▶ _Excerpt provided_:
AMĪR UL-IMLĀ, also known as MUNTAKHAB UL-HAQĀ'IQ, a collection of miscellaneous letters, in Persian script, mostly of Sikh chiefs of the Punjab addressed to one another on subjects relating to private and public affairs. Compiled by Amīr Chand in A. H. 1209 (AD l794-95), the manuscript comprises 127 folios and 247 letters and is preserved in the Oriental section of the British Library, London. On folio 125 of the manuscript is recorded a note referring to one Imānullah as its owner, implying that this is perhaps not the original copy prepared by Amīr Chand. However, no other copy, except a photostat of the British Museum manuscript secured by Dr Gaṇḍā Siṅgh for his personal use, is known to exist. The colophon inscribed on this copy indicates that it was Dalpat Rāi, son of Khushiābī Mall Sahgal, of Jaṇḍiālā Sher Khān, who originally collected these letters for compilation, but death prevented him from accomplishing the work which was then completed by his brother, Amīr Chand.
The collection contains correspondence of chiefs such as Mahārājā Raṇjīt Siṅgh, the Afghān Amīr Taimūr Shāh, Karam Siṅgh Bhaṅgī, Jai Siṅgh Kanhaiyā, Jodh Siṅgh, Sāhib Siṅgh of Paṭiālā, Fateh Siṅgh Āhlūvālīā, Jhaṇḍā Siṅgh Bhaṅgī, Rāṇī Sadā Kaur and some of the Marāṭhā rulers.
The contents of these letters cover a wide range of subjects such as the collection of revenue, formation of coalitions against aggressors, conquests, marriages and deaths in the families and the need for good neighbourly relations. In most of the letters the smaller rulers give vent to their sense of insecurity and apprehension at the expansionist policy of Mahārājā Raṇjīt Siṅgh who, they said, was vanquishing smaller kingdoms in the name of the unification of the scattered, broken and divided Punjab. A very important letter in this collection is from Mahārājā Raṇjīt Siṅgh addressed to the Emperor of Britain (ff. 20-21). The letter, besides commending the British Indian government for their equal treatment of all their subjects irrespective of their religious faith, attests to Mahārājā Raṇjīt Siṅgh's own conviction that the sovereignty was conferred upon the Khālsā by Gurū Gobind Siṅgh and that they still ruled in the name of their Gurū, declaring that he wielded power in the name of the Khālsā.

▶ _Data below_:
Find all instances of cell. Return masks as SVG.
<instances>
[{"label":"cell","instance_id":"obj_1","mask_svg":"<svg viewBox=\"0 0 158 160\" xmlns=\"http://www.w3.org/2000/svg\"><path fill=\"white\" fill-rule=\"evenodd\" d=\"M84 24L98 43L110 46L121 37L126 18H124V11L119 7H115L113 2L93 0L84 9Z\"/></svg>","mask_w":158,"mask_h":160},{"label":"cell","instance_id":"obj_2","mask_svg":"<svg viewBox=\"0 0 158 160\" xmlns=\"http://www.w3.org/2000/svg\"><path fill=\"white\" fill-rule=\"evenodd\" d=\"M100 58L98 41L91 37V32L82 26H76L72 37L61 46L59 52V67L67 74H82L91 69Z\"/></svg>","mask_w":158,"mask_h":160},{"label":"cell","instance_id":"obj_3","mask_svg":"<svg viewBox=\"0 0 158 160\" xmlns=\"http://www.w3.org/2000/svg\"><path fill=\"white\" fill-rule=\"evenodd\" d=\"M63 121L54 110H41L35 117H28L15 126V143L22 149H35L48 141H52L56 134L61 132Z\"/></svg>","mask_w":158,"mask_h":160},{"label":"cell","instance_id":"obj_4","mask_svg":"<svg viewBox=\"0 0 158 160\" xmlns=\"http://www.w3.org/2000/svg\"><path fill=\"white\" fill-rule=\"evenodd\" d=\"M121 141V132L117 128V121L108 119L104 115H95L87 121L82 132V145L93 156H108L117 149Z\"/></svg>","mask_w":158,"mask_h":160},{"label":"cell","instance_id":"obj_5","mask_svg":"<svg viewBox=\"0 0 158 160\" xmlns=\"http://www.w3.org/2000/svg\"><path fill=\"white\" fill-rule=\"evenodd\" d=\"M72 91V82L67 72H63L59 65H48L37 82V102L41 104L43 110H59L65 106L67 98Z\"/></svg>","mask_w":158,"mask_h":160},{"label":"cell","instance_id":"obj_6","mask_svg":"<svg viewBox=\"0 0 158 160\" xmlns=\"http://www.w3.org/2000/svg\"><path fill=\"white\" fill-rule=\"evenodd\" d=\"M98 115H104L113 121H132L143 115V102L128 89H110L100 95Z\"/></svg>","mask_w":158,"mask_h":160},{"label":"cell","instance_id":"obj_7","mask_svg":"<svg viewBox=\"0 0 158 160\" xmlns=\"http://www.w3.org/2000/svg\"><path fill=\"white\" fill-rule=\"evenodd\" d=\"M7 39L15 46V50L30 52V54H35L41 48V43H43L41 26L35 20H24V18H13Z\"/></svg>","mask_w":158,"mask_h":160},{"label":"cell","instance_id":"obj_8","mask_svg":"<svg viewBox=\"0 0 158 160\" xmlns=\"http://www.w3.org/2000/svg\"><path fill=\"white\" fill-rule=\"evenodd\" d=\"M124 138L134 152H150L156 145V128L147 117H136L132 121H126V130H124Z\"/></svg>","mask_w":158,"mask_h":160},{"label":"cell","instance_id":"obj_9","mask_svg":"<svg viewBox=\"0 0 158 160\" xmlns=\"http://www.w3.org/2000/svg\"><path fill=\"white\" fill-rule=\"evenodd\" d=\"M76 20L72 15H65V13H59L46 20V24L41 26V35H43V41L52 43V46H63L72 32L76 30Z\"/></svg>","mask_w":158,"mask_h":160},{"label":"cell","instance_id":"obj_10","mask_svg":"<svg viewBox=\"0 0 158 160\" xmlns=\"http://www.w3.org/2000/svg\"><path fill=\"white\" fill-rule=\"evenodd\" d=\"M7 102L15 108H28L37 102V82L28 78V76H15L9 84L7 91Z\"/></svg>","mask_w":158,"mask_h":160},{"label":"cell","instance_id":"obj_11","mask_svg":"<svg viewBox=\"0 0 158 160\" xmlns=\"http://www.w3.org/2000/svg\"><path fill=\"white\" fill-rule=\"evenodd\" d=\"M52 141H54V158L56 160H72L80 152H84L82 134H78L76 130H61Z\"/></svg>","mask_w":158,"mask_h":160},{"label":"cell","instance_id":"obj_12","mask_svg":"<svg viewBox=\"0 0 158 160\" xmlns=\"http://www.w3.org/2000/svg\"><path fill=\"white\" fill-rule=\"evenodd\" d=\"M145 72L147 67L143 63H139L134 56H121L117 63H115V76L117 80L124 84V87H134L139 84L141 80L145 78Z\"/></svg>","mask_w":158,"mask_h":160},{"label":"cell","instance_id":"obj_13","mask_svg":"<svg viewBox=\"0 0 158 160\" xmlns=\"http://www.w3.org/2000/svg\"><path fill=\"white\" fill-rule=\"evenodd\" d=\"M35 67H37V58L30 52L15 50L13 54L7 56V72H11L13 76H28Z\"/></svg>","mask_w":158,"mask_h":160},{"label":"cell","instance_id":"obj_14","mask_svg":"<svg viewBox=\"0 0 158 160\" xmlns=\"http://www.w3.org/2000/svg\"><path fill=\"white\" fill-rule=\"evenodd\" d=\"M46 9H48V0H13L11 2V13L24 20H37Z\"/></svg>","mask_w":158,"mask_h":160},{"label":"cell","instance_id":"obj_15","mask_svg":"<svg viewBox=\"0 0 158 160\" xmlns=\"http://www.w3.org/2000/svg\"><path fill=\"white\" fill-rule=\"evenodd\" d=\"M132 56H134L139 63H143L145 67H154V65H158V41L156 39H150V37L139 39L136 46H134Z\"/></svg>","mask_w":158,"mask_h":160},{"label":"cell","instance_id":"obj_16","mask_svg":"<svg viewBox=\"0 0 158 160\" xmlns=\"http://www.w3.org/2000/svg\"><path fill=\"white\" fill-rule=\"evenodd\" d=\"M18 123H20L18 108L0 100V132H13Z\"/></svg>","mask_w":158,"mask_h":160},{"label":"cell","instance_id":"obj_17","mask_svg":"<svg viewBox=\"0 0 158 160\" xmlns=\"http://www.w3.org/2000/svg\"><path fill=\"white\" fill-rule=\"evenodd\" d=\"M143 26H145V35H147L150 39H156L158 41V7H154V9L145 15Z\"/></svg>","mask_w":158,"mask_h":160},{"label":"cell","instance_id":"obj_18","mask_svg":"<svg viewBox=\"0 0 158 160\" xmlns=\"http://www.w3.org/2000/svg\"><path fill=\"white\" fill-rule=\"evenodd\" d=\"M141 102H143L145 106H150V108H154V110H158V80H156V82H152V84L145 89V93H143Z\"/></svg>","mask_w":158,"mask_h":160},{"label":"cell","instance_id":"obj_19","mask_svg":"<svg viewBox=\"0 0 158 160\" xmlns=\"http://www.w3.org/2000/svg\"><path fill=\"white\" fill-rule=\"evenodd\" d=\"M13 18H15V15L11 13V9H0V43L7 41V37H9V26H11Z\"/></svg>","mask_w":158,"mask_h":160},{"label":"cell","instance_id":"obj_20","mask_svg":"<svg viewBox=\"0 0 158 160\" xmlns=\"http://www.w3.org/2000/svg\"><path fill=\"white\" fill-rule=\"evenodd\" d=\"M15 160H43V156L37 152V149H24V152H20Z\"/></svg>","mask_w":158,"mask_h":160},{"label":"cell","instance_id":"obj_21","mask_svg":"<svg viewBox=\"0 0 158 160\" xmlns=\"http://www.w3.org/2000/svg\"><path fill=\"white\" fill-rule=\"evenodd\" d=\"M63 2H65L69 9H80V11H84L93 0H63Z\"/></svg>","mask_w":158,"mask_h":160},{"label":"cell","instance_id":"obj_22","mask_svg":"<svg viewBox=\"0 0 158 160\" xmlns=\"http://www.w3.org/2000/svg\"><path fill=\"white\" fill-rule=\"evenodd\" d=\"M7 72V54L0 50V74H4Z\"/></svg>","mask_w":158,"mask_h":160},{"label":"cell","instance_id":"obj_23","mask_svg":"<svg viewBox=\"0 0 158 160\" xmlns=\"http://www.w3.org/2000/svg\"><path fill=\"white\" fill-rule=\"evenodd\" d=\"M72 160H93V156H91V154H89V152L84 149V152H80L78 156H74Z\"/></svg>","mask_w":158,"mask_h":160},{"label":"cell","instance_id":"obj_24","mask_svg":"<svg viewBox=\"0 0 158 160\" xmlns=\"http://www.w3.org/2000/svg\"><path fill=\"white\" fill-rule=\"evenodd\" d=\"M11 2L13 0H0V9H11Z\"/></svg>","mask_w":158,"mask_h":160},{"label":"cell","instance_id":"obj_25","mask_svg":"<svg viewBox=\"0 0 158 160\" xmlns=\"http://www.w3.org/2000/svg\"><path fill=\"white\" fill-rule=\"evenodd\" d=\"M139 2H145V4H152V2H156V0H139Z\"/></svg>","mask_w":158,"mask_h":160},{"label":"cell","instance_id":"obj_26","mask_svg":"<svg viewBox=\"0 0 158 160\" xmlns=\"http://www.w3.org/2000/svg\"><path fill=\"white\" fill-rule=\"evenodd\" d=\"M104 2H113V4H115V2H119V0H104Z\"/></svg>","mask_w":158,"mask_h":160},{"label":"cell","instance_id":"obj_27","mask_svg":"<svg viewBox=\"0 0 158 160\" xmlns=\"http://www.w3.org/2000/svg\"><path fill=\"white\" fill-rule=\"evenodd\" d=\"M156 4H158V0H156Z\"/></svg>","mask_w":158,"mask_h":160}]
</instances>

▶ _Actions to take_:
**1.** Edit the entry on the Amīr ul-Imlā by writing out everything from "The collection contains" down to "the Marāṭhā rulers.", with "correspondence" changed to "letters".
**2.** Pick up the entry on the Amīr ul-Imlā letter collection after its final sentence and carry it forward.

▶ _Results for each task_:
**1.**
The collection contains letters of chiefs such as Mahārājā Raṇjīt Siṅgh, the Afghān Amīr Taimūr Shāh, Karam Siṅgh Bhaṅgī, Jai Siṅgh Kanhaiyā, Jodh Siṅgh, Sāhib Siṅgh of Paṭiālā, Fateh Siṅgh Āhlūvālīā, Jhaṇḍā Siṅgh Bhaṅgī, Rāṇī Sadā Kaur and some of the Marāṭhā rulers.

**2.**
Ratan Siṅgh Bhaṅgī is critical of the aggressive designs of Raṇjīt Siṅgh who, he says, "inspired by his high position, army, artillery and treasury, wishes to place the whole of the Punjab under his own control. " He writes to Muhammad Khān (ff. 39-40) about Raṇjīt Siṅgh's conquest of the area of the Syāls and his "impious designs" to establish his sovereignty over others. Similarly, there is a letter (ff. 23-24) by the Sūbahdār of Multān addressed to Taimūr Shāh requesting him to use his good offices with Raṇjīt Siṅgh so as to check his inroads into their territory.
There are several letters from Raṇjīt Siṅgh addressed to various sardārs informing them of the action he took against the unruly people (f. 83) such as dispatching an army to subdue a rebel, Khān Beg Ṭiwāṇā, who was formerly his subordinate (ff. 71-72). A letter from Dal Siṅgh and Jodh Siṅgh addressed to Jai Siṅgh records the date (4 Baisākh/April; Wednesday) (chār ghaṛī rāt gae, i. e. before midnight) as the time of the death of Mahāṅ Siṅgh Sukkarchakkīā (f. 10). In all these letters, the Sikh chiefs address each other Siṅgh Sāhib, Bhāī Sāhib, or Khālsā Jīo.